Background: Sedation management is a crucial element of pediatric critical care medicine, aiming at reducing children's anxiety, distress, and oxygen demand. Prolonged administration of sedatives may result in drug tolerance and physical dependency. Abrupt discontinuation of these drugs in children may cause withdrawal symptoms. Our study aims to evaluate the choice and adequacy of sedation in ventilated children using the University of Michigan Sedation Scale score.Subjects and Methods: All the children aged between 1 and 12 years who were subjected to invasive ventilation during the time period October 2019 to June 2021 in the tertiary care pediatric intensive care unit (PICU) were included in the study.Results: Of the 35 children enrolled in the study, most of them spend the majority of their time in adequate sedation which accounts for around 87.1% of the total time of ventilation. Fentanyl and midazolam were the most frequently used drug combination. Oversedation and undersedation accounted for 7.9% and 5% of total ventilation hours, respectively.

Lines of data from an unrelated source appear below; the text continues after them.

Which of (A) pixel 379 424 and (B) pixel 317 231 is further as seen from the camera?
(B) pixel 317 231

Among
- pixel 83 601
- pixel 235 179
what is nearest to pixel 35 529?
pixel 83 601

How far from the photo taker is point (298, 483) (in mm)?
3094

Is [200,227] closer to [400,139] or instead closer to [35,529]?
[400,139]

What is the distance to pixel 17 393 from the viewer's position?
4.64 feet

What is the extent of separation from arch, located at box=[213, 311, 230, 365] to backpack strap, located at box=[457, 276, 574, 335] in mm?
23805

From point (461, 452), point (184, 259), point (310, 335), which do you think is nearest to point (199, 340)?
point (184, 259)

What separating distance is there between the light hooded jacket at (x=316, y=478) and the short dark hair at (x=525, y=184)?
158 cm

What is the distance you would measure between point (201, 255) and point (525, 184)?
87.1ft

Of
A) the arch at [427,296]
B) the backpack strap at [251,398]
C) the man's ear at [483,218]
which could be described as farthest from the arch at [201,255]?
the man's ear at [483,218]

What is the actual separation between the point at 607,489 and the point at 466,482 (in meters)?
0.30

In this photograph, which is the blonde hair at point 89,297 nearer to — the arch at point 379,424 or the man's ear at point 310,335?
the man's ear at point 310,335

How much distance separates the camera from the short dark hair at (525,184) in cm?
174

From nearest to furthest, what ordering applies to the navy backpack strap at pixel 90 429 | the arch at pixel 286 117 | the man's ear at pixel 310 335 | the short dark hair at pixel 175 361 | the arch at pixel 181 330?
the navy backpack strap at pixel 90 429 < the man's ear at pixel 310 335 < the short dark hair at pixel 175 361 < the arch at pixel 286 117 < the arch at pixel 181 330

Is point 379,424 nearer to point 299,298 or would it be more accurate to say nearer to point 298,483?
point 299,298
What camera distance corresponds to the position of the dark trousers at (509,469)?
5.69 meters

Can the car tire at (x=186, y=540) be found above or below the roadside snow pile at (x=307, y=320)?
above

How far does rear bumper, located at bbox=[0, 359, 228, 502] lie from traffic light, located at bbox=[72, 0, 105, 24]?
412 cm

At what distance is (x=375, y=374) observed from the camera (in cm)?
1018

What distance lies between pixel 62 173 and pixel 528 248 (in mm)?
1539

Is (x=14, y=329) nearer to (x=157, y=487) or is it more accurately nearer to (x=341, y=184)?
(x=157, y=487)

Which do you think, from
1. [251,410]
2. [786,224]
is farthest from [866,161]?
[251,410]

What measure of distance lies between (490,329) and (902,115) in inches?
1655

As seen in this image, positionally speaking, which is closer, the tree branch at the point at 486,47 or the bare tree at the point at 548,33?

Out of 35 children, 10 (28%) developed iatrogenic withdrawal symptoms and 4 (11%) developed severe withdrawal symptoms.Conclusions: Fentanyl and midazolam were the most frequently used drug combination for attaining adequate sedation in our PICU. Irrespective of adequate sedation, no increase in the incidence of iatrogenic withdrawal syndrome, undersedation, or oversedation was noted in our study population.